4. Der vierte Knoten heißt: Ich bete für dich.
Wer für andere betet, schaut auf sie mit anderen Augen. Er begegnet ihnen wohlwollend. Auch Nichtchristen äußern ihre Dankbarkeit, wenn sie wissen, dass für sie gebetet wird. Orte in unseren Dörfern und Städten, „eingebetete“ Räume können eine geistliche Quelle sein, ein echter Segen. Sagen wir einander zu: Ich bete für dich! Tun wir es füreinander – gerade dort, wo es in der Ökumene Spannungen gibt, wo Beziehungen brüchig werden, wo Worte nichts mehr ausrichten können. Gottes Ohr ist größer. Es hört tiefer in uns hinein und bleibt nicht stehen bei unserer Ratlosigkeit und Trauer. Papst Paul VI. hat es einmal auf den Punkt gebracht: Das Gebet ist der Atem der Kirche.

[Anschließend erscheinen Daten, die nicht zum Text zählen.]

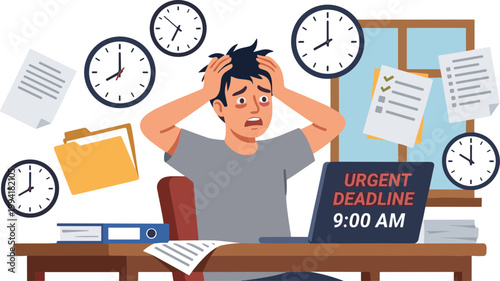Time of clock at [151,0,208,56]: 6:51
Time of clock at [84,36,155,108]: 7:59
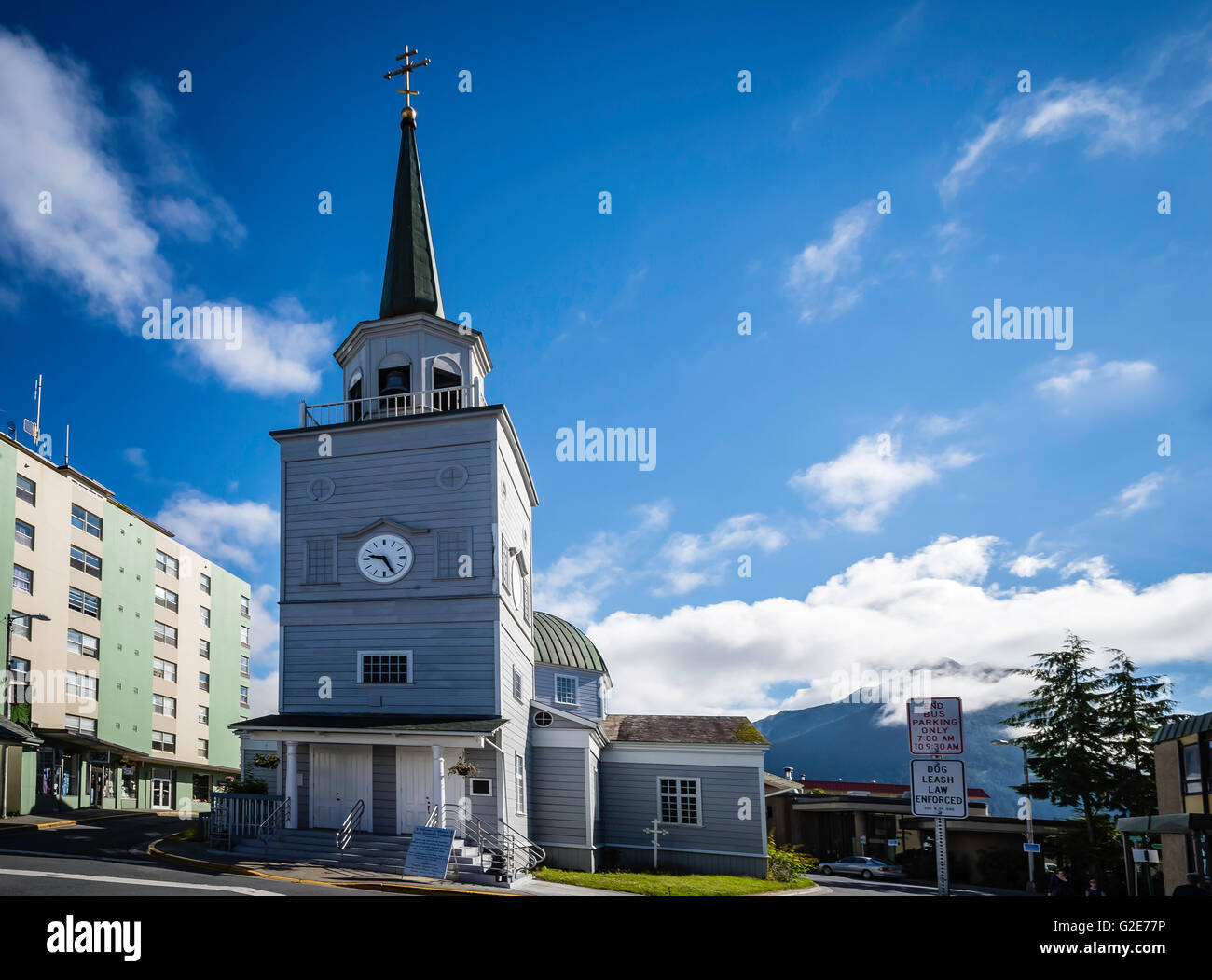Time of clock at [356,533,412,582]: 9:25
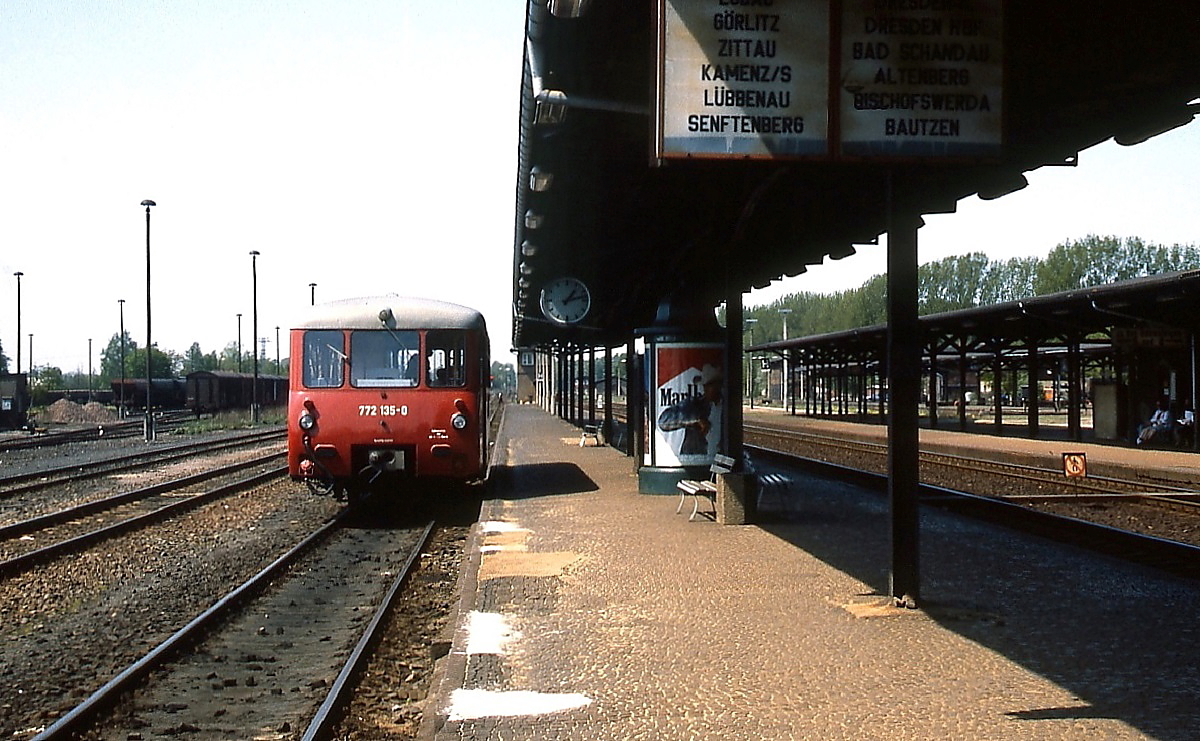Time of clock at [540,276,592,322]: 1:12
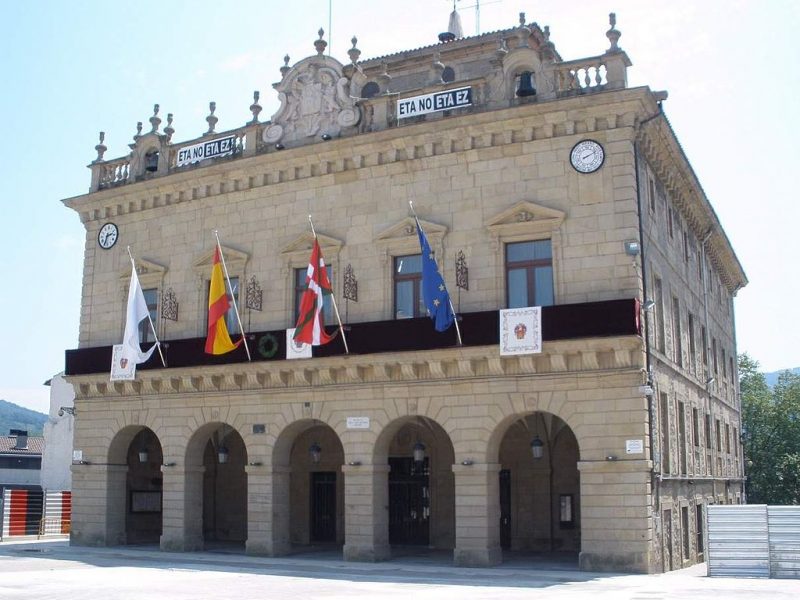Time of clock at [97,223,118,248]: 2:33
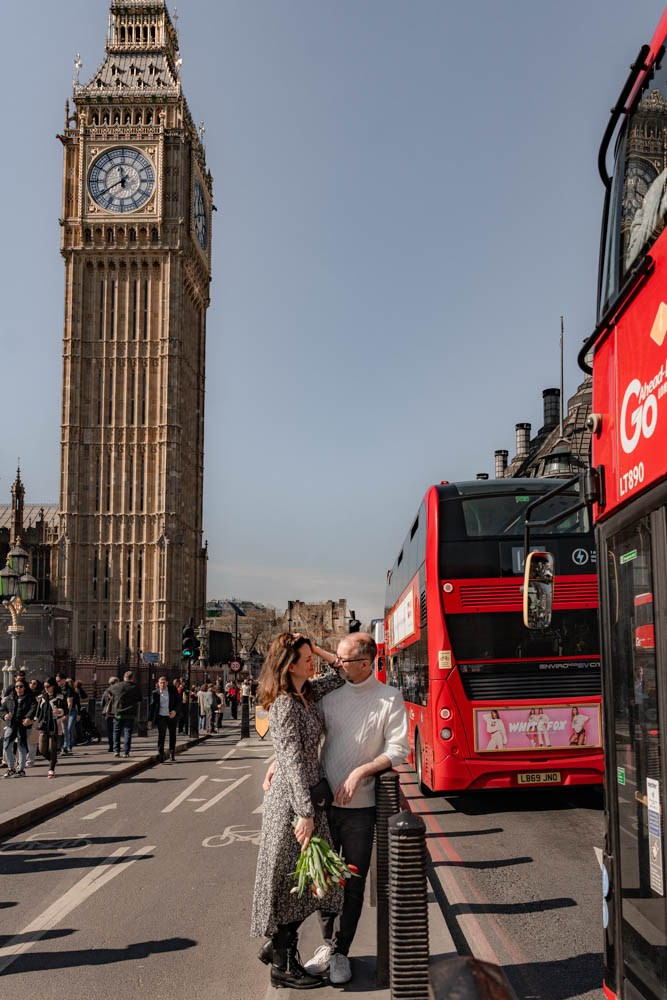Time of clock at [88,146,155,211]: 11:39
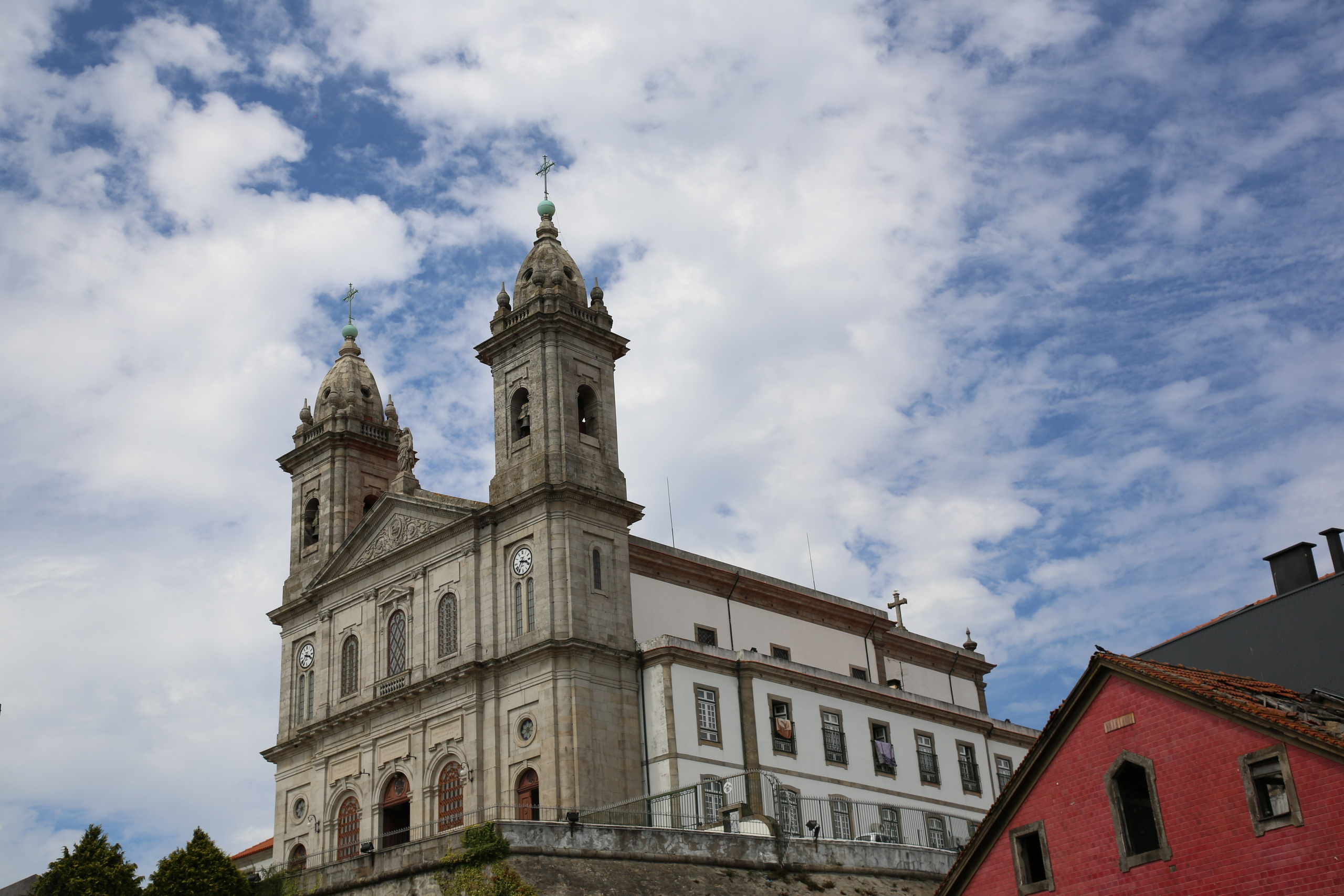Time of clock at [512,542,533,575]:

Vielleicht ist die Krise, in der wir gerade stecken, auch darauf zurückzuführen, dass wir zu wenig Atem holen, dass wir uns mit so vielem anderen beschäftigen und dabei das Wesentliche vernachlässigen: den
Menschen helfen, dass ihre Seele Atem holen kann. Ein Sprichwort sagt: „Je mehr sie das Ziel aus den Augen verlieren, umso mehr verstärken sie ihre Anstrengungen.“ Unser gemeinsames Maß und Ziel ist Jesus Christus. Bleiben wir ihm auf der Spur – gerade jetzt in der Zeit auf Ostern!